Para ir até os Estados Unidos, a Fredtour, empresa de viagens, está patrocinando Cris e vai fornecer passagens de avião e hospedagem durante o MongoDB World 2017.

TecMundo: Além do MongoDB World 2017, você vai participar de mais algum evento?

Cristina: "Vai acontecer o Django Girl Niterói (RJ), no dia 20 de maio — e eu estou orgulhosamente organizando. As inscrições vão até dia 28, no site djangogirls.org/niteroi. Pra quem não conhece, é um workshop para pessoas bem iniciantes (ou que não saibam nada) de programação, usando o framework Django, da linguagem Python. As vagas são preferencialmente para meninas, mas isso não impede a inscrição e aceitação de meninos também!".

TecMundo: Como os iniciantes que querem entrar nessa área podem buscar apoio? E sobre as meninas que buscam mais informações? Existem canais mais específicos?

Cris: "Existem muitos lugares de apoio para iniciantes. A comunidade de TI é enorme e muito receptiva. Existem vários grupos no Telegram, por exemplo. Também tem os encontros, workshops e meetups promovidos por essas comunidades.

Para meninas, eu indico os grupos em que sou ativa, como o Django Girls e o PyLadies, que promovem workshops de Python. Mas tem vários outros, como Rails Girls, R Ladies, PrograMaria, entre muitos outros, que são de outras linguagens mas tão maravilhosos quanto!".

TecMundo: E que dicas você daria para pessoas que querem entrar nesse mundo?

Cris: "Sobre dica, eu vou com a que eu falei na palestra que dei no Rio Dev Day de 2016 e vale para todos: conte com as pessoas que virão nessa caminhada. São muitas dificuldades e muito tempo quebrando a cabeça para resolver um problema. Ter a visão de outras pessoas facilita muito mesmo. Apesar de muita gente achar que a galera de TI é aquela que fica grudada no computador o dia todo, ela, na verdade, passa muito tempo trabalhando com outros humanos sobre como fazer aquilo funcionar! Seja por fóruns de dúvida, lendo matérias sobre o assunto ou debatendo em comunidade, estamos sempre buscando formas mais eficientes de resolver as coisas.

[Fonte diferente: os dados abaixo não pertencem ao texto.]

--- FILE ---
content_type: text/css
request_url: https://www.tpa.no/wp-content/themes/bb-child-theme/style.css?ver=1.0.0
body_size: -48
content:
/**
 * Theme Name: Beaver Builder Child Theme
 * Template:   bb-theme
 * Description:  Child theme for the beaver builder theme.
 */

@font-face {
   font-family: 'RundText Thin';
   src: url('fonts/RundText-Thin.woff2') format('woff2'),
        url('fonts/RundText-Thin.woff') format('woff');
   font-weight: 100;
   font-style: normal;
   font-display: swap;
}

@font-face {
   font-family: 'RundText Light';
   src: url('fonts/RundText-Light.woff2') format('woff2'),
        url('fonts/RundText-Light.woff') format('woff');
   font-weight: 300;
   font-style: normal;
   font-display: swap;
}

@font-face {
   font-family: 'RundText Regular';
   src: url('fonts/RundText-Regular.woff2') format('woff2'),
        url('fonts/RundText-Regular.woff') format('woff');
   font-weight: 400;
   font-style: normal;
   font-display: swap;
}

Se eu consegui, todo mundo que quiser consegue

TecMundo: Mais específico, e sobre começar a programar?

Cris: "Existem diversas maneiras de começar a programar. Eu comecei sozinha, em cursos grátis online e tirando muitas dúvidas com os amigos que estavam de bobeira. Só depois entrei nos grupos de meninas e na faculdade. Não se preocupem, tem muita fonte de conhecimento gratuita por aí para quem quer começar.

Minha sugestão é que pensem com que tipo de tecnologia vocês querem se envolver primeiro, por exemplo, decidir se quer (primeiro) fazer sites ou aplicativos, desktop ou mobile. E lembrar sempre que você pode 'mudar de lado' quantas vezes quiser — é uma das melhores partes, nunca fica chato ou estagnado!

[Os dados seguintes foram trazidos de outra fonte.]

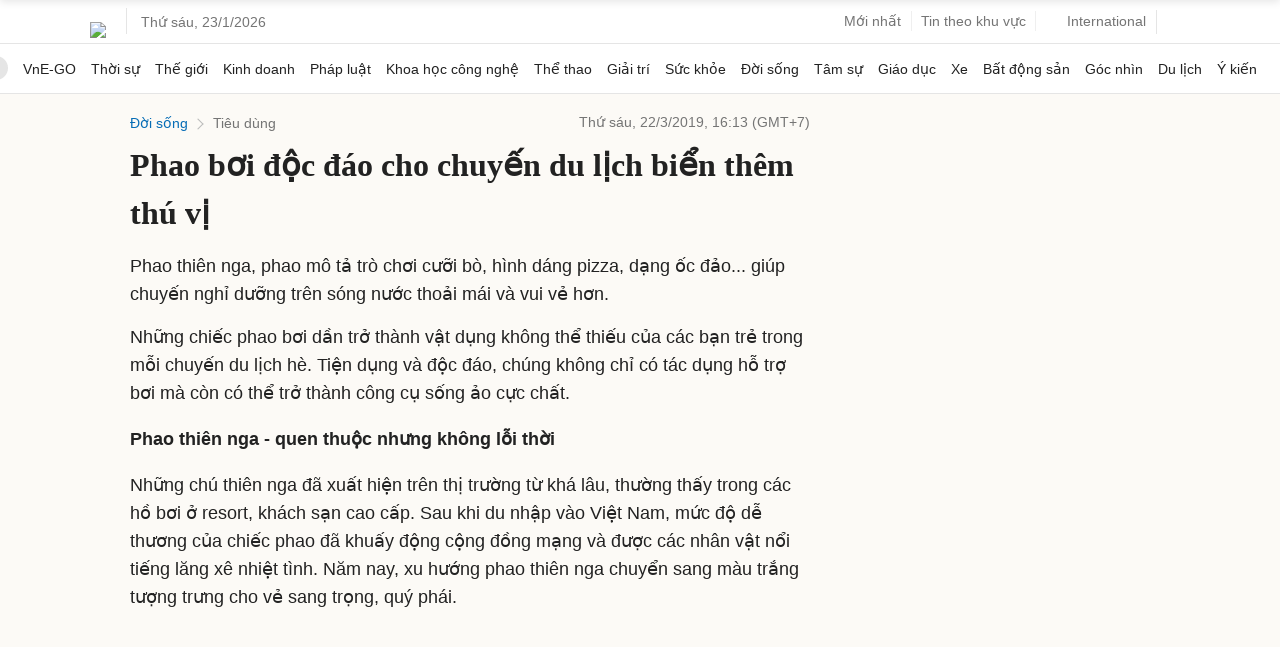

--- FILE ---
content_type: text/html; charset=utf-8
request_url: https://www.google.com/recaptcha/api2/aframe
body_size: 112
content:
<!DOCTYPE HTML><html><head><meta http-equiv="content-type" content="text/html; charset=UTF-8"></head><body><script nonce="LvjzQ2jSgzpvWdbXGP4UbQ">/** Anti-fraud and anti-abuse applications only. See google.com/recaptcha */ try{var clients={'sodar':'https://pagead2.googlesyndication.com/pagead/sodar?'};window.addEventListener("message",function(a){try{if(a.source===window.parent){var b=JSON.parse(a.data);var c=clients[b['id']];if(c){var d=document.createElement('img');d.src=c+b['params']+'&rc='+(localStorage.getItem("rc::a")?sessionStorage.getItem("rc::b"):"");window.document.body.appendChild(d);sessionStorage.setItem("rc::e",parseInt(sessionStorage.getItem("rc::e")||0)+1);localStorage.setItem("rc::h",'1769150486098');}}}catch(b){}});window.parent.postMessage("_grecaptcha_ready", "*");}catch(b){}</script></body></html>

--- FILE ---
content_type: application/javascript; charset=utf-8
request_url: https://fundingchoicesmessages.google.com/f/AGSKWxUjqc0mbzgRJ7F5MB2GT0WbiXthLM1Ou0p3Zem1XKb-R-OSn2sD_qapoECLR6PfKtzQijrYBRjom_chph1Ik4dGhMW0ayHC8jqD0NO9i2Vtq6CzyYfVeNcj4yAuDjmkT5K168UKELNCg0zxVwZMXOtVS4qoc-sg9iiR0fBrb7E5gDHVhhc2Ww9CViGm/_/sevenads./requestmyspacead./adstorage./ad728x90-_adunit.
body_size: -1287
content:
window['84f729ac-5ee1-4f60-9335-e4dffadb4708'] = true;

--- FILE ---
content_type: image/svg+xml
request_url: https://static.eclick.vn/html5/vs_001/lib/assets/advertising.svg
body_size: 2168
content:
<svg width="16" height="16" viewBox="0 0 16 16" fill="none" xmlns="http://www.w3.org/2000/svg">
<path d="M13.888 2H2.08071C1.48435 2 1.33331 2.15365 1.33331 2.7526V12.9141C1.33331 13.5208 1.48435 13.6667 2.08071 13.6667H13.888C14.5234 13.6667 14.6666 13.5312 14.6666 12.8932V2.78646C14.6666 2.14583 14.526 2 13.888 2ZM5.97915 6.90365C5.263 6.3776 4.10154 6.67708 3.78644 7.51302C3.67446 7.80208 3.54425 7.76042 3.33071 7.72917C3.0781 7.6901 2.88279 7.64583 2.74477 7.58594C1.99477 7.28906 2.96873 6.14583 3.39321 5.91146C4.46352 5.35417 5.56508 5.33333 6.65623 5.78646C7.72133 6.22396 7.55467 7.32812 7.55467 9.13281C7.62498 9.80469 7.44269 10.651 7.79685 11.4453C7.84633 11.5599 7.80727 11.651 7.72654 11.724C7.50779 11.8984 6.7031 11.7812 6.513 11.5312C6.46352 11.474 6.46613 11.4375 6.41144 11.3698C6.31769 11.2682 6.22133 11.3125 6.10154 11.3958C4.60675 12.3438 2.4479 11.9531 2.27342 10.2682C2.19269 9.50521 2.59633 8.78125 3.30467 8.41927C4.29946 7.91146 6.22654 8.11198 6.27342 7.61458C6.30206 7.34896 6.22394 7.09115 5.97915 6.90365ZM13.4453 12.6849C13.4453 13.0781 13.1562 12.9427 12.9818 12.9427H2.6979C2.50519 12.9427 2.22394 13.0677 2.23435 12.6641C2.24477 12.3021 2.50779 12.4271 2.67967 12.4271C6.12498 12.4167 9.56769 12.4167 13.013 12.4271C13.1901 12.4271 13.4453 12.3125 13.4453 12.6849ZM13.5443 3.81771V11.3958C13.5443 11.5443 13.526 11.7578 13.3333 11.7578C13.0104 11.7474 12.6172 11.9427 12.3932 11.612C12.2422 11.3854 12.1901 11.5078 12.0703 11.5807C10.6797 12.3542 8.73435 11.7656 8.30988 9.36198C8.15102 8.49219 8.29165 7.61458 8.71873 6.75781C9.02602 6.13542 10.2005 4.77604 12.263 5.96354V4.11458C12.263 3.43229 12.2604 3.43229 12.9401 3.43229C13.0208 3.43229 13.112 3.44271 13.1927 3.43229C13.4557 3.41146 13.5469 3.54688 13.5469 3.80469C13.5443 3.8099 13.5443 3.8125 13.5443 3.81771ZM12.2031 9.86719C11.6953 11.1068 10.3047 10.9948 9.85935 10.0026C9.46613 9.13542 9.45571 8.22656 9.86977 7.35938C10.2943 6.47135 11.4245 6.42969 11.9922 7.23438C12.5286 7.98438 12.3802 9.4375 12.2031 9.86719ZM4.52602 10.7865C4.33071 10.7526 3.66665 10.7005 3.64842 10.0625C3.638 9.70052 3.85154 9.46354 4.16404 9.39062C4.79946 9.23698 5.4479 9.13281 6.08331 9.00781C6.31508 8.95573 6.27602 9.1224 6.28644 9.25521C6.3229 10.1146 5.60675 10.7969 4.52602 10.7865Z" fill="#F2C94C"/>
</svg>


--- FILE ---
content_type: application/javascript; charset=utf-8
request_url: https://scdn.eclick.vn/zone/1002966/ov_pc_detail_1003806.js
body_size: -101
content:
var smartAds = window.smartAds || {config: {}}; smartAds.config={"In_stream_1":12265,"In_stream_2":12273,"In_stream_3":12281,"Bottom_sponsor":18430,"Large_sponsor":19122};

TecMundo: O que você diria para menina que está se interessando sobre o assunto e começando a programar?

Cris: "Você consegue. Quando eu publiquei um texto sobre a minha trajetória em TI, recebi várias mensagens de pessoas que estavam procurando incentivo e que o acharam no meu texto. Eu não sou uma gênia da computação, nem a próxima Ada. Por isso mesmo eu digo e repito: se eu consegui, todo mundo que quiser consegue.

É difícil recomeçar, é difícil começar do zero. O primeiro passo sempre é o mais difícil. Mas é possível fazer tudo isso e começar uma carreira nova. É possível ser feliz! Eu continuo de braços abertos para conversar com qualquer um que queira saber mais sobre como me virei, sobre as dificuldades e felicidades da área e, principalmente, para quem não faz ideia de como começar e precisa daquele empurrãozinho".